Der Althistoriker Peter Brown sieht in solchen Vermischungen eine Stärke: »Es war genau diese Unsauberkeit, dieser Mangel an Bestimmtheit, dieses Fehlen einer eindeutigen Identität, diese opportunistische Offenheit, die das Christentum – damals mehr eine Bewegung als eine Kirche – so erfolgreich sein ließ.« Denn das frühe Christentum war – gerade das belegen die archäologischen Funde – intensiv mit den Kulturen verbunden, in denen es sich entfaltete. Es gab noch keine strikte Trennung zwischen »Christentum«, »Heidentum« oder »Judentum«. Die frühen Christen lebten in verschiedenen Rollen, Bezügen und Identitäten zugleich. Je nachdem waren sie mal mehr, mal weniger »christlich« – und dies zeigt sich in ihren Bildwerken. Was wir heute »Christentum«, »Judentum« oder »Heidentum« nennen, ist zu großen Teilen eine Retro-Projektion. Man sollte am besten die Idee von festen religiösen Identitäten als eine Erfindung der Neuzeit betrachten. Natürlich hat es ansatzweise in der Antike distinkte religiöse Gemeinschaften, Kulturen und Institutionen gegeben. Aber man sollte ihre »identitäre« Dichte nicht überschätzen. Genau dies zeigen neuere archäologische Forschungen.
Was lehrt uns das heute? Mich hat überrascht, wie sehr das, was wir heute »Diversität« nennen, in vorneuzeitlichen Epochen schlicht der lebensweltliche Normalfall war. Sie musste nicht gefordert und gefördert werden. Sie war einfach da und zeigte sich unbefangen in Bildern und Kunsthandwerken. Heute dagegen ist »Diversität« zu einer kulturpolitischen Leitvorstellung, einer Art »Leitkultur«, geworden. Dafür gibt es gute Gründe. Zugleich aber verbinden sich damit Fragen. Was passiert mit einem wichtigen gesellschaftlichen Anliegen, wenn es zum kulturpolitischen Hauptkriterium wird? Droht dann nicht eine politische Funktionalisierung der Kultur? Dann aber würde »Diversität« – entgegen dem Wortsinn – zur Etikette einer bestimmten identitätspolitischen Position. »Diversität« wäre in dieser Perspektive also eine »Identität« neben anderen.

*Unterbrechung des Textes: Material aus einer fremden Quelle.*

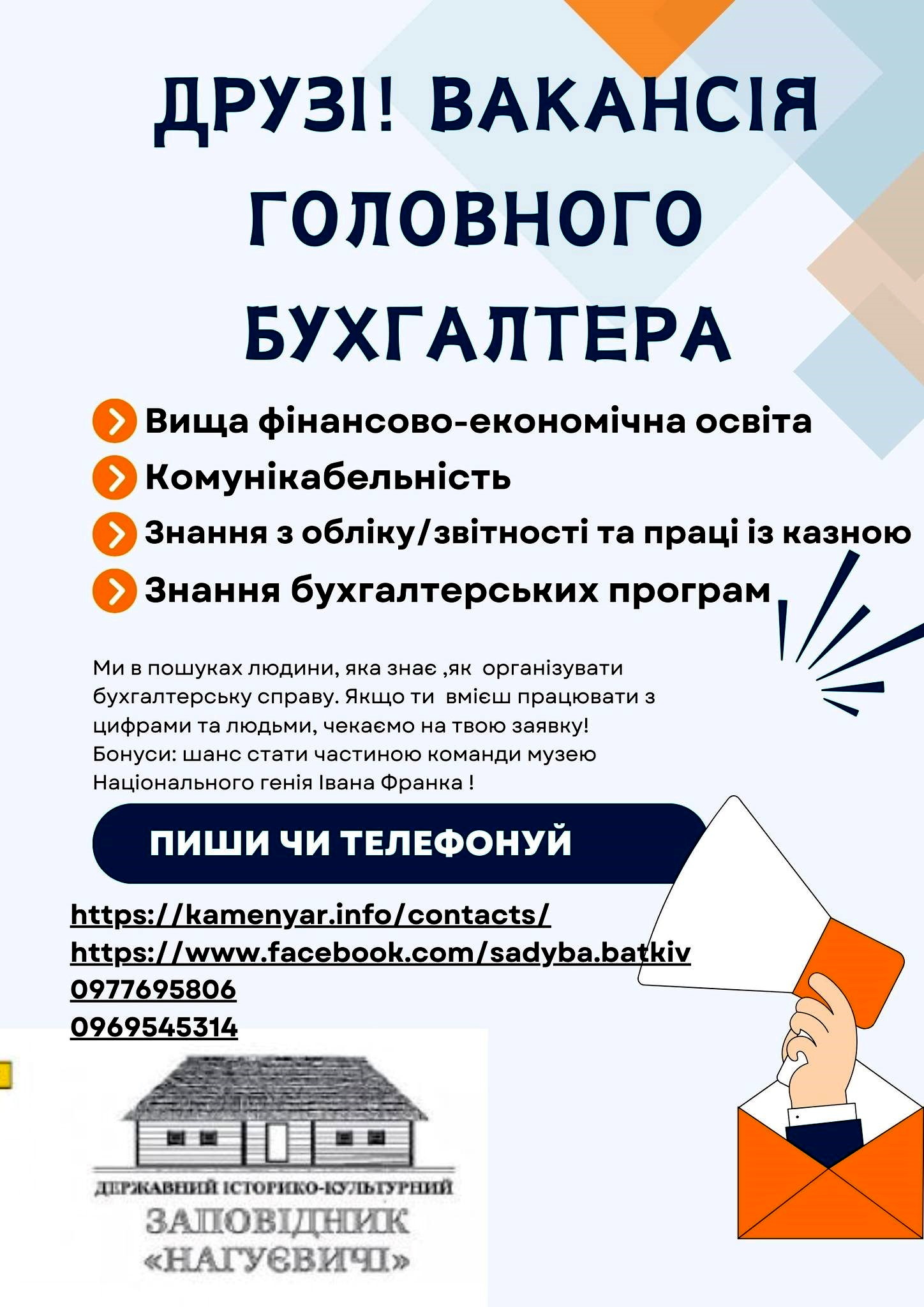 ДРУЗІ! ВАКАНСІЯ ГОЛОВНОГО БУХГАЛТЕРА

Вища фінансово-економічна освіта
Комунікабельність
Знання з обліку/звітності та праці із казною
Знання бухгалтерських програм

Ми в пошуках людини, яка знає ,як організувати бухгалтерську справу. Якщо ти вмієш працювати з цифрами та людьми, чекаємо на твою заявку!
Бонуси: шанс стати частиною команди музею Національного генія Івана Франка !

ПИШИ ЧИ ТЕЛЕФОНУЙ

https://kamenyar.info/contacts/
https://www.facebook.com/sadyba.batkiv
0977695806
0969545314

ДЕРЖАВНИЙ ІСТОРИКО-КУЛЬТУРНИЙ
ЗАПОВІДНИК
«НАГУЄВИЧІ»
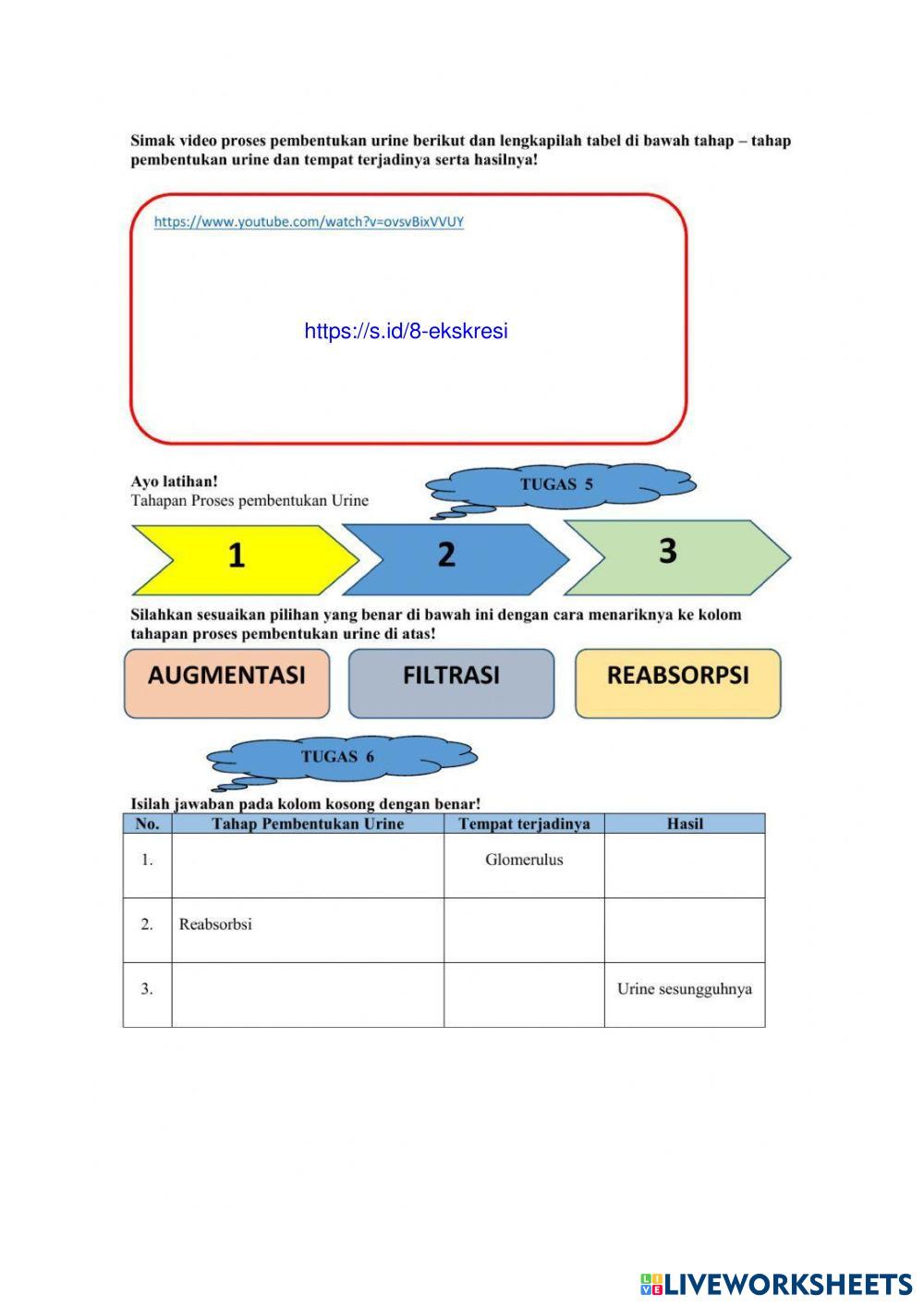 Simak video proses pembentukan urine berikut dan lengkapilah tabel di bawah tahap – tahap pembentukan urine dan tempat terjadinya serta hasilnya!

https://www.youtube.com/watch?v=ovsvBixVVUY

https://s.id/8-ekskresi

Ayo latihan!
Tahapan Proses pembentukan Urine

TUGAS 5

1

2

3

Silahkan sesuaikan pilihan yang benar di bawah ini dengan cara menariknya ke kolom tahapan proses pembentukan urine di atas!

AUGMENTASI

FILTRASI

REABSORPSI

TUGAS 6

Isilah jawaban pada kolom kosong dengan benar!

| No. | Tahap Pembentukan Urine | Tempat terjadinya | Hasil |
|---|---|---|---|
| 1. | | Glomerulus | |
| 2. | Reabsorbsi | | |
| 3. | | | Urine sesungguhnya |

LIVEWORKSHEETS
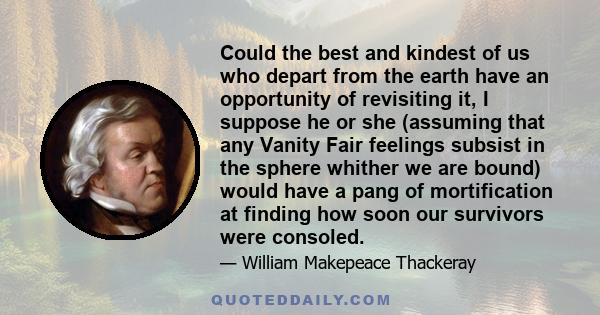 Could the best and kindest of us who depart from the earth have an opportunity of revisiting it, I suppose he or she (assuming that any Vanity Fair feelings subsist in the sphere whither we are bound) would have a pang of mortification at finding how soon our survivors were consoled.

— William Makepeace Thackeray

QUOTEDDAILY.COM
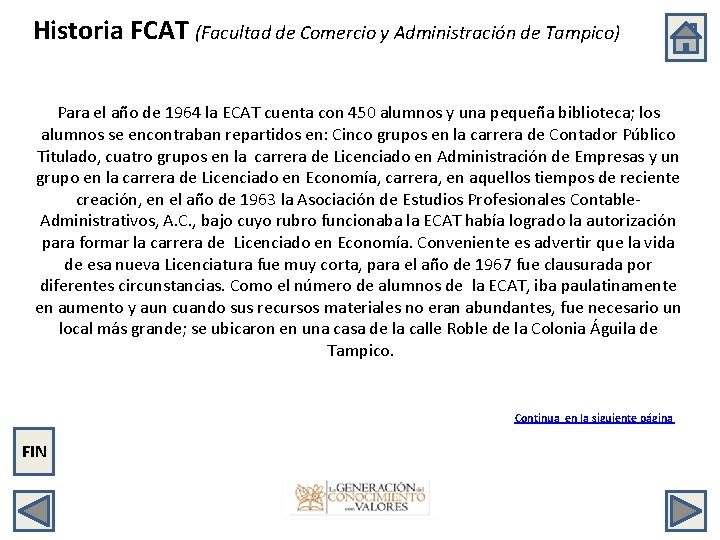 Historia FCAT (Facultad de Comercio y Administración de Tampico)

Para el año de 1964 la ECAT cuenta con 450 alumnos y una pequeña biblioteca; los alumnos se encontraban repartidos en: Cinco grupos en la carrera de Contador Público Titulado, cuatro grupos en la carrera de Licenciado en Administración de Empresas y un grupo en la carrera de Licenciado en Economía, carrera, en aquellos tiempos de reciente creación, en el año de 1963 la Asociación de Estudios Profesionales Contable-Administrativos, A.C., bajo cuyo rubro funcionaba la ECAT había logrado la autorización para formar la carrera de Licenciado en Economía. Conveniente es advertir que la vida de esa nueva Licenciatura fue muy corta, para el año de 1967 fue clausurada por diferentes circunstancias. Como el número de alumnos de la ECAT, iba paulatinamente en aumento y aun cuando sus recursos materiales no eran abundantes, fue necesario un local más grande; se ubicaron en una casa de la calle Roble de la Colonia Águila de Tampico.

Continua en la siguiente página

FIN

La GENERACIÓN del CONOCIMIENTO con VALORES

Das wäre eine Verarmung. Angesichts der kultur- und identitätspolitischen Debatten der Gegenwart erinnert zum Glück die Archäologie daran, was für eine weite, freie, chaotische, lebendige und kreative Wirklichkeit damit bezeichnet werden kann. Oder um mit Loriot zu sprechen: Früher war mehr »diversity«.